A US-Israeli Defense Pact
The Bush administration could use a defense treaty as a prod to get Israelis to the negotiating table with Palestinians and their Arab supporters
THE Israeli and American governments have skillfully danced around the issues of mutual commitment and their future relationship in the Mideast. Reports that Washington, in the event of war with Iraq, will strike Iraqi missile facilities and give Jerusalem valuable ``real time'' intelligence in return for Israel's promise not to preempt suggest that both sides want to keep the pressure on Saddam Hussein and off their own major differences. These are sensible responses to the immediate situation. But the growing sense that Iraqi and Israeli occupation of foreign territory are linked will not go away. One way to respond is to consider, for the first time, a formal Israeli-American defense treaty once the Gulf crisis ends. This suggestion may seem odd odd in at least two ways. For one thing, it is out of step with recent developments. Unlike President Reagan and former Secretary of State George Shultz, who valued Israel as a reliable strategic ally during a bad period of Soviet-American relations during the early 1980s, President Bush and Secretary of State Baker lack these incentives. Not only is the cold war over, but Mr. Bush and his closest advisers are known not to share Reagan's emotional attachment to Israel. They also believe that Israeli Prime Minister Yitzhak Shamir misled them about his interest in the last American peace plan, leading to acrimonious words from Mr. Baker and anger on Bush's part about Israeli bad faith.
Domestic problems also seem likely to pull America's attention inward when the Gulf crisis is over. Americans are increasingly worried about drugs, education, and national competitiveness, and decreasingly concerned about defense issues. A new commitment will be controversial.
Actually, a mutual defense pact, in which the signatories' responsibilities would be fully spelled out, would clarify and perhaps circumscribe America's commitment to Israel. This step - which US administrations have resisted since the 1940s - would formally commit America to protect Israel in the context of a two-state solution to the Palestinian-Zionist conflict and provide a long-term foundation for American forces in the region. If the diplomacy is handled skillfully, such pledges could become part of the new regional Middle Eastern security structure recently suggested by Secretary Baker.
A formal treaty also makes sense in light of recent changes in the international system. The end of the cold war portends truly flexible alignments for the first time in nearly 50 years. Nations' diplomacy will have to be more agile and their commitments more precise than we have known them to be for a long time.
As Henry Kissinger pointed out years ago, in a sharply bipolar world interests are unambiguous. A relative gain for one side - such as a defeat for Israel in the 1973 war - meant an intolerable loss for the other. Since neither could allow such changes, each knew where the other stood on key issues.
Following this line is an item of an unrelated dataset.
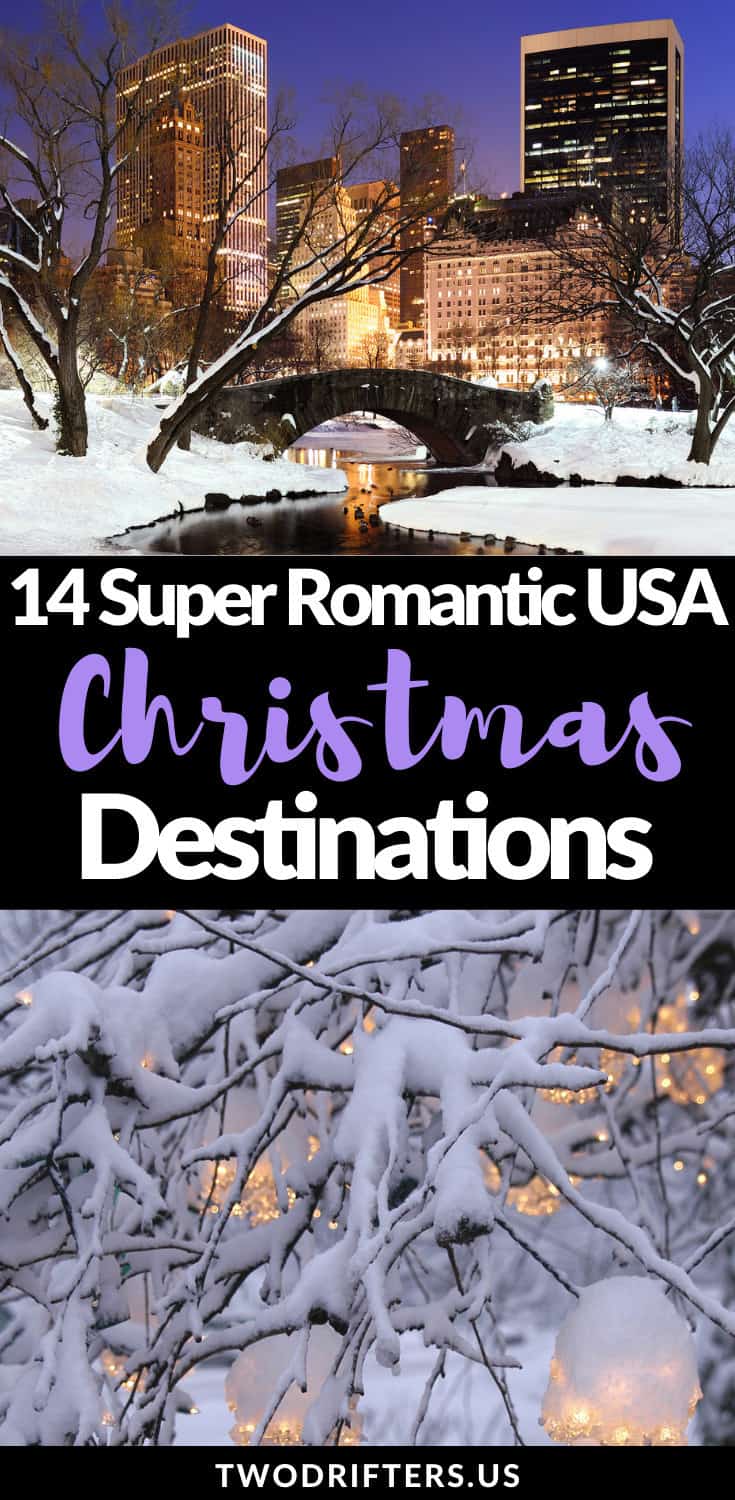 Pinterest social share image that says "14 Super Romantic USA Christmas Destinations."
When alignments become more fluid, as is now occurring, some small nations cannot know for certain on whom they can count. As a result, formal commitments become more important signals of intent and resolve.
Fluid alignments will be the norm for the near future. The tight, rigid blocs of the cold war were a response to sharply defined threats that won't reappear. However many great powers emerge, it will be necessary to spell commitments out as precisely as possible to avoid the kind of miscalculation that allowed Iraq to invade Kuwait.
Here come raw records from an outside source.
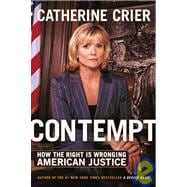 Contempt : How the Right Is Wronging American Justice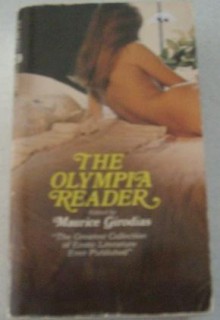 The Olympia Reader: An Anthology of Erotic & Literary Classics - Lawrence Durrell, William S. Burroughs, Samuel Beckett, J.P. Donleavy, Frank Harris, Chester Himes, Marquis de Sade, Raymond Queneau, Pauline Réage, Philip O'Connor, Jean Genet, John Cleland, Gregory Corso, Maurice Girodias, Ataullah Mardaan, Henry Jones, Paul Ableman, Ha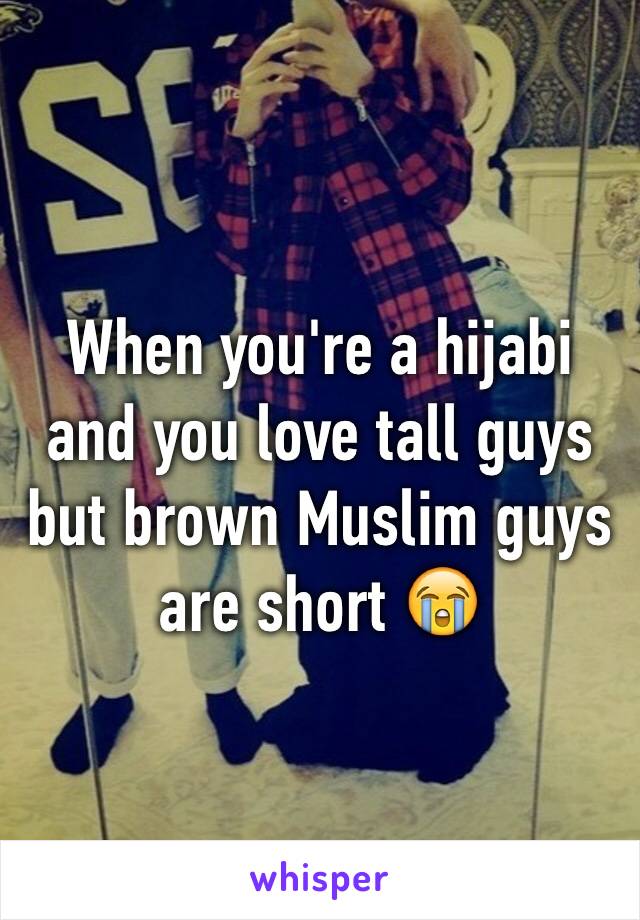 When you're a hijabi and you love tall guys but brown Muslim guys are short 😭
Even if this is correct, two objections will still arise. First, while friendly Arab regimes have accepted an implicit US commitment to Israel, their domestic politics - in particular, growing Islamic fundamentalism - may not tolerate an explicit one. This will be especially true if Israel takes a formal US security guarantee as a green light to stall on realistic peace proposals, tolerate extremist Jewish vigilantes in the occupied territories, or settle Soviet refugees there. Israel, for its part, will probably balk at a treaty wrapped in the kinds of qualifications Americans could reasonably demand on these issues.
A formal US-Israeli treaty, furthermore, might lead to a divisive foreign policy debate at home. As recent splits among conservatives shows, it will be difficult in a post-cold-war world to justify American defense commitments that involve palpable risk of war. Familiar charges of divided loyalty are already being leveled at supporters of Israel, and a heated debate could turn ugly.
Both of these objections can be refuted. For one thing, Arab governments have shown themselves masters of realpolitik and able to contain extremism. They would explain to their publics that a formal US pledge to safeguard Israel within the pre-1967 borders - conditioned on a good-faith Israeli peace effort - involves nothing more than Americans have given for well over a generation. US officials could emphasize that the guarantee will not be implemented until the Arab-Israeli peace process is well underway.
If it is true, as some are saying, that the world is temporarily unipolar, America has a unique opportunity to achieve such a settlement of a long and tragic problem.
Domestically, it is obvious that neither the Bush administration nor any plausible Democratic alternative wishes to retreat to isolationism. If so, this is an issue on which to take a stand. No one doubts that the Middle East is a singularly unstable region; setting in place a stable security structure there, buttressed by a defense pact with Israel, is an effort that can command sufficient domestic support. It is well worth a try.